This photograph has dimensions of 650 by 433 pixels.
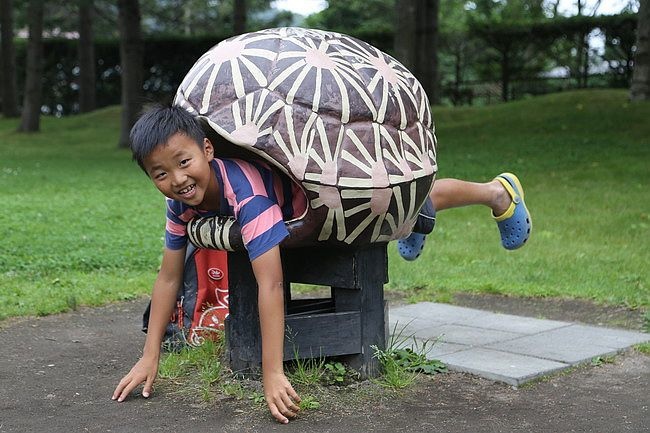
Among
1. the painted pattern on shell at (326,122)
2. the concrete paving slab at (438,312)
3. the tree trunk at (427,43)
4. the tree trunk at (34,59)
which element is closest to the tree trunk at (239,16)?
the tree trunk at (427,43)

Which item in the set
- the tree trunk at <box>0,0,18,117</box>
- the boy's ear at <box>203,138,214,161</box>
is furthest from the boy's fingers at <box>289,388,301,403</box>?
the tree trunk at <box>0,0,18,117</box>

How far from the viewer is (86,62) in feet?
90.8

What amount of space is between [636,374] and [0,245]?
564cm

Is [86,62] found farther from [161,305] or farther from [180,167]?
[180,167]

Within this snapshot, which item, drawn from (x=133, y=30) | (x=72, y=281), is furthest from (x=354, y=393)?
(x=133, y=30)

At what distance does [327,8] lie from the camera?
1508 inches

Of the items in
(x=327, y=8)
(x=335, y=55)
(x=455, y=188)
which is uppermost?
(x=327, y=8)

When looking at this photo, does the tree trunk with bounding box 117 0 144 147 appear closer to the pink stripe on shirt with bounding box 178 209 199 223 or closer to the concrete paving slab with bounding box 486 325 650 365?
the concrete paving slab with bounding box 486 325 650 365

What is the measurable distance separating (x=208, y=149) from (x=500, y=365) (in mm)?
1727

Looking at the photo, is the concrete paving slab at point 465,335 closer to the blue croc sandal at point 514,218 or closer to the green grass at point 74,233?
the blue croc sandal at point 514,218

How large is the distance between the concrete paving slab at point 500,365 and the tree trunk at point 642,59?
460 inches

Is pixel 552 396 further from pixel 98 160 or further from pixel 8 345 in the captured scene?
pixel 98 160

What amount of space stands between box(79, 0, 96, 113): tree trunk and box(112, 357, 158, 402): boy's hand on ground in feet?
77.1

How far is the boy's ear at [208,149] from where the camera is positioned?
3708mm
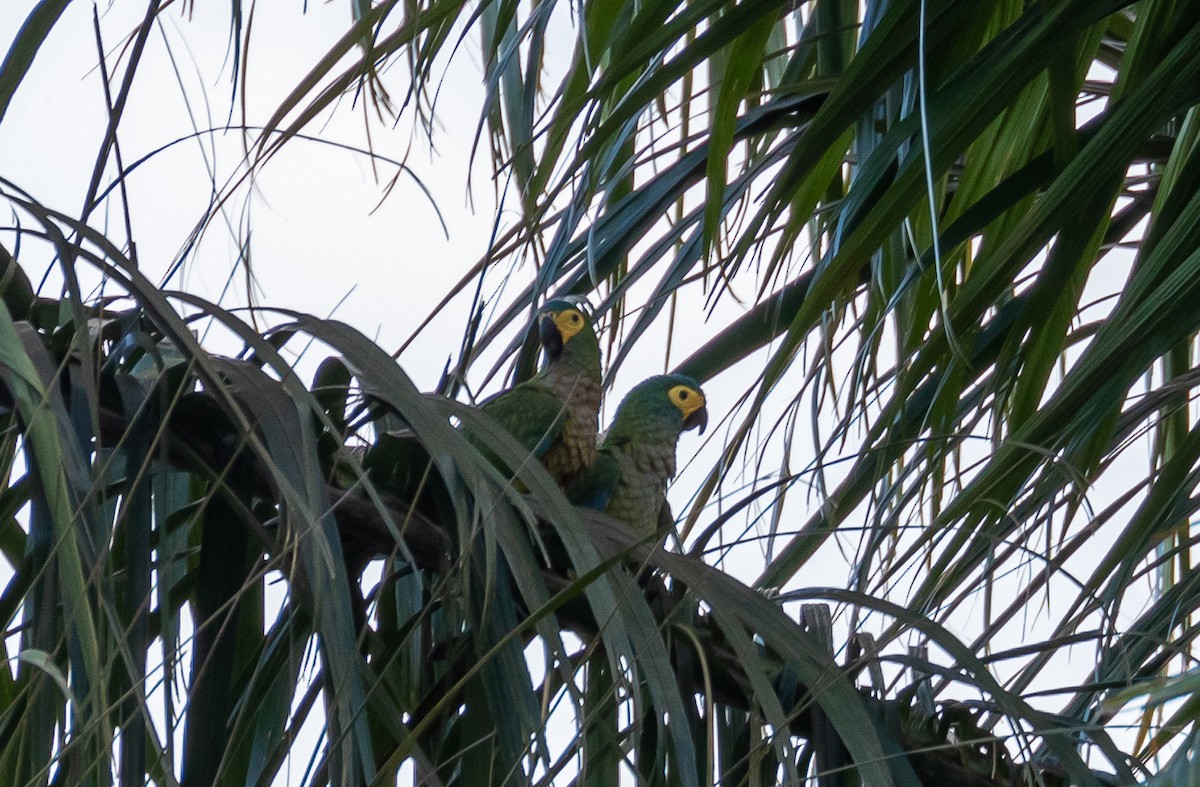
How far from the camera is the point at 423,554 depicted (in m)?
0.69

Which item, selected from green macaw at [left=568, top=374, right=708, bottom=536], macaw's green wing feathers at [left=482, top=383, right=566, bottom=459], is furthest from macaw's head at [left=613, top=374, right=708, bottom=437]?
macaw's green wing feathers at [left=482, top=383, right=566, bottom=459]

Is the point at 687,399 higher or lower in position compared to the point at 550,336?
lower

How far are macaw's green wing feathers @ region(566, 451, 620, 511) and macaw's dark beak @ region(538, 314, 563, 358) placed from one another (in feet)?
0.58

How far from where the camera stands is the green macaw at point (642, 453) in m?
1.37

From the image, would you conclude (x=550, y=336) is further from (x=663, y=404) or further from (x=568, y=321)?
(x=663, y=404)

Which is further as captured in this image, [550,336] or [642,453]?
[550,336]

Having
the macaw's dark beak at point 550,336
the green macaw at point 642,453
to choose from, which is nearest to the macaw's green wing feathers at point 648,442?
the green macaw at point 642,453

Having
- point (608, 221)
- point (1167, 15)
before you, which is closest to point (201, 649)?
point (608, 221)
○ ○ ○ ○
WORK REQUIRED
Return every line of the material above that contains the string "right". Case counts.

WRITTEN SOLUTION
Which item, selected from green macaw at [left=568, top=374, right=708, bottom=536], macaw's green wing feathers at [left=482, top=383, right=566, bottom=459], is furthest from macaw's head at [left=613, top=374, right=708, bottom=437]?
macaw's green wing feathers at [left=482, top=383, right=566, bottom=459]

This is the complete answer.